The streets are a fusion of old Earth memory and something entirely new, familiar in spirit yet unmistakably shaped by Terra Secundus. At ground level, the city hums with life. Vendors serve food from every corner of the Terran Core, street musicians play instruments I cannot name, and people of every background move with quiet purpose through the shifting light.

The transit network feels like a city unto itself. Sleek maglev pods glide along unseen routes between the towers, moving with such ease that the speed is almost impossible to feel. I took one to Central Plaza, and as we soared through the upper lanes, the view was breathtaking. The skyscrapers below caught the pale light of the moons, their mirrored surfaces flashing with waves of color from the endless advertisements—fashion houses, galleries, interstellar technology firms, and brands I barely recognized.
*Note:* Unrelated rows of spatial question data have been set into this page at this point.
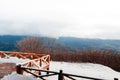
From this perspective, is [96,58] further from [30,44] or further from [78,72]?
[30,44]

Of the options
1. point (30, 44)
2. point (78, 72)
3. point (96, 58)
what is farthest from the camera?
point (30, 44)

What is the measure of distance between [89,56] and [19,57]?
655 inches

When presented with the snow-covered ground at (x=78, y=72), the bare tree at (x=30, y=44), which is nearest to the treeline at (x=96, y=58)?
the snow-covered ground at (x=78, y=72)

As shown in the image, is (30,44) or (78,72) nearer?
(78,72)

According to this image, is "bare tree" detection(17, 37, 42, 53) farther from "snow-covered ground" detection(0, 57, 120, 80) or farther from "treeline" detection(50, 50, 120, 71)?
"snow-covered ground" detection(0, 57, 120, 80)

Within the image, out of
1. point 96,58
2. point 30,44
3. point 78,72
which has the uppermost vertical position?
point 30,44

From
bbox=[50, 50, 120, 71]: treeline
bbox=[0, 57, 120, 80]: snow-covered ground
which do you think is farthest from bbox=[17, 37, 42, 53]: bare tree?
bbox=[0, 57, 120, 80]: snow-covered ground

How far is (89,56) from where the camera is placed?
124 feet

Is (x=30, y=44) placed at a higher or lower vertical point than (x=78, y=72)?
higher

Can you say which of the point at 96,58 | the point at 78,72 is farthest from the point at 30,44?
the point at 78,72

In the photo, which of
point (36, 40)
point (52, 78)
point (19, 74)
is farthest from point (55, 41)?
point (19, 74)

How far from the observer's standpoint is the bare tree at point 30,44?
193 ft

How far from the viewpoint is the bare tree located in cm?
5892

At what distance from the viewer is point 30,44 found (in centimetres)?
6044
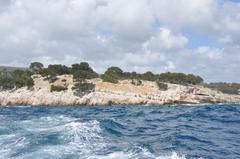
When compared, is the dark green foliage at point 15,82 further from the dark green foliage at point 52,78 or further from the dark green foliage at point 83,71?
the dark green foliage at point 83,71

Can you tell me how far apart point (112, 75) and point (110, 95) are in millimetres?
17247

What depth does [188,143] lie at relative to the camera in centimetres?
2281

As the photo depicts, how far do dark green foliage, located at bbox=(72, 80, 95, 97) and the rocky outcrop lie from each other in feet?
4.05

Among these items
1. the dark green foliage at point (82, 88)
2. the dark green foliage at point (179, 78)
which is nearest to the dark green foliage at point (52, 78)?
the dark green foliage at point (82, 88)

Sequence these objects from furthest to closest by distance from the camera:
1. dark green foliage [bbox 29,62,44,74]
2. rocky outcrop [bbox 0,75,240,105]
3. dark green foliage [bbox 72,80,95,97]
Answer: dark green foliage [bbox 29,62,44,74] < dark green foliage [bbox 72,80,95,97] < rocky outcrop [bbox 0,75,240,105]

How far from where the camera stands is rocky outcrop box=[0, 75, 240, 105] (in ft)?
390

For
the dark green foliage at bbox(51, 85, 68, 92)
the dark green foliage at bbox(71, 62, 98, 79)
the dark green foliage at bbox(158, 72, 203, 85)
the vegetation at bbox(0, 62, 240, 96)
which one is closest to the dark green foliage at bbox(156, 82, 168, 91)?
the vegetation at bbox(0, 62, 240, 96)

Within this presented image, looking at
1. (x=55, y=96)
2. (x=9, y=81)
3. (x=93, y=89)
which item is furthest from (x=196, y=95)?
(x=9, y=81)

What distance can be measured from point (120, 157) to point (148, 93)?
105 m

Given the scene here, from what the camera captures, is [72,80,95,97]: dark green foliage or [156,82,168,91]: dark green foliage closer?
[72,80,95,97]: dark green foliage

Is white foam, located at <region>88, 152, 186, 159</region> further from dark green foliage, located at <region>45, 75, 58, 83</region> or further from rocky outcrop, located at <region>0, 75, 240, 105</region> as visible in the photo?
dark green foliage, located at <region>45, 75, 58, 83</region>

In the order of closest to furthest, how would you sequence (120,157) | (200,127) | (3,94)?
1. (120,157)
2. (200,127)
3. (3,94)

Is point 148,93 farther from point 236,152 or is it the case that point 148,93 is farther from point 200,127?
point 236,152

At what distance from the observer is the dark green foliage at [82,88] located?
398ft
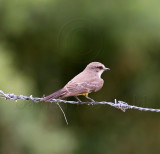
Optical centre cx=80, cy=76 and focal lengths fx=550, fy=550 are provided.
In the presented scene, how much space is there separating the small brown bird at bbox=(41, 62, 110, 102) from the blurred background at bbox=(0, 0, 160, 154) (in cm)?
367

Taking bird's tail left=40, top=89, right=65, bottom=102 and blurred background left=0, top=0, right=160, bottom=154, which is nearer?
bird's tail left=40, top=89, right=65, bottom=102

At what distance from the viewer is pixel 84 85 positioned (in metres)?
7.21

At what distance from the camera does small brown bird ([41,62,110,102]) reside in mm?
6767

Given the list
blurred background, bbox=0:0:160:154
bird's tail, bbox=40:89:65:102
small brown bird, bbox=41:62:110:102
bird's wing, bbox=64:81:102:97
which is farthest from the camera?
blurred background, bbox=0:0:160:154

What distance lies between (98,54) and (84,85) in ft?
15.8

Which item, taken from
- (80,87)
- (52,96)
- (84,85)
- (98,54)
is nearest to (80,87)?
(80,87)

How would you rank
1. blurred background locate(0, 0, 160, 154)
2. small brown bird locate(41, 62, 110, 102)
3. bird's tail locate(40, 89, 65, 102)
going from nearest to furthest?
1. bird's tail locate(40, 89, 65, 102)
2. small brown bird locate(41, 62, 110, 102)
3. blurred background locate(0, 0, 160, 154)

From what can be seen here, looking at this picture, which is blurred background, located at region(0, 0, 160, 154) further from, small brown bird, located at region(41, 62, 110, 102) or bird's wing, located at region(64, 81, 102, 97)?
bird's wing, located at region(64, 81, 102, 97)

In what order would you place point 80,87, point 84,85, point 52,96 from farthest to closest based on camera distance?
point 84,85 < point 80,87 < point 52,96

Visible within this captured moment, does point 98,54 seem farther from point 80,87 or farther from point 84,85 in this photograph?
point 80,87

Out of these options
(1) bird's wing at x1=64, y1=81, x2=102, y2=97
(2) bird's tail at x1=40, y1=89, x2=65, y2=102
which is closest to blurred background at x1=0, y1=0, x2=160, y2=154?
(1) bird's wing at x1=64, y1=81, x2=102, y2=97

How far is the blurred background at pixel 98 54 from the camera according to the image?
11891 mm

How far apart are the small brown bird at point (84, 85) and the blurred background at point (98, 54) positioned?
145 inches

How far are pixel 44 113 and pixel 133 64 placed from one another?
2.82 meters
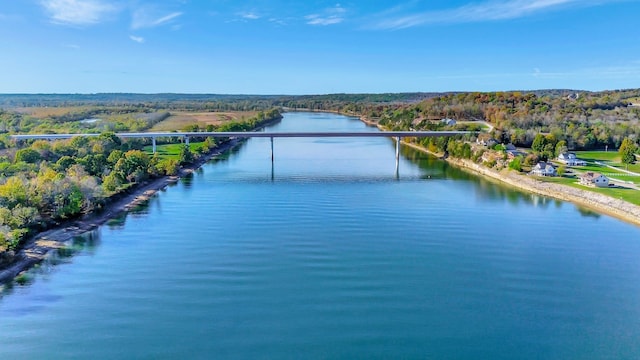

The sky bridges are more than simple walkways. Many are lined with digital art that changes with the hour—serene and restrained in the morning, vivid and abstract by night. Some even respond to movement, glowing softly beneath each footstep, creating the illusion of walking across still water suspended in the air.

Day 4: Evening in the Pulse of New Liberty

Tonight, I saw New Liberty in its full brilliance. As the moons climbed higher, the city seemed to awaken into another life entirely. Whole skyscrapers became canvases for cascading displays of light, some projecting scenes from distant colonies, others weaving immense abstract patterns that rippled across the skyline. The metropolis itself seemed to breathe, its rhythm rising and falling with the countless lives moving within it.

I made my way to a viewing platform in the Sapphire District, where the city stretched seemingly without end beneath me. Hover traffic streamed through the air in luminous ribbons, their motion blending with the radiance of the billboards and towers. The sound of the city never disappeared. It lingered as a deep, resonant hum, steady and unbroken, as though the metropolis itself were speaking in some language too vast to understand.

The moons shone brighter than ever, their pale light merging with the neon glow below to create colors I have no words for. Cool blues, silvers, and soft violets blended together in a way that felt both ancient and impossibly modern.

Day 6: Reflection

With each passing day, I find myself more captivated by this city. There is a harmony here between nature and technology unlike anything I have known on Earth. New Liberty may be built of steel, glass, and circuitry, but it feels alive. Its people, its towers, its lights all move together in a rhythm so seamless that the city feels less like a machine and more like a living thing shaped by human will and imagination.

Terra Secundus was once barren, and now it holds a city that could rival any capital in the Terran Core. New Liberty is more than a settlement. It is proof of humanity’s persistence, vision, and refusal to accept limits. As I stand at my window and look out across this gleaming labyrinth, with the moons hanging silently above, I cannot escape the feeling that this place, with all its wonder and strangeness, is exactly where I am meant to be.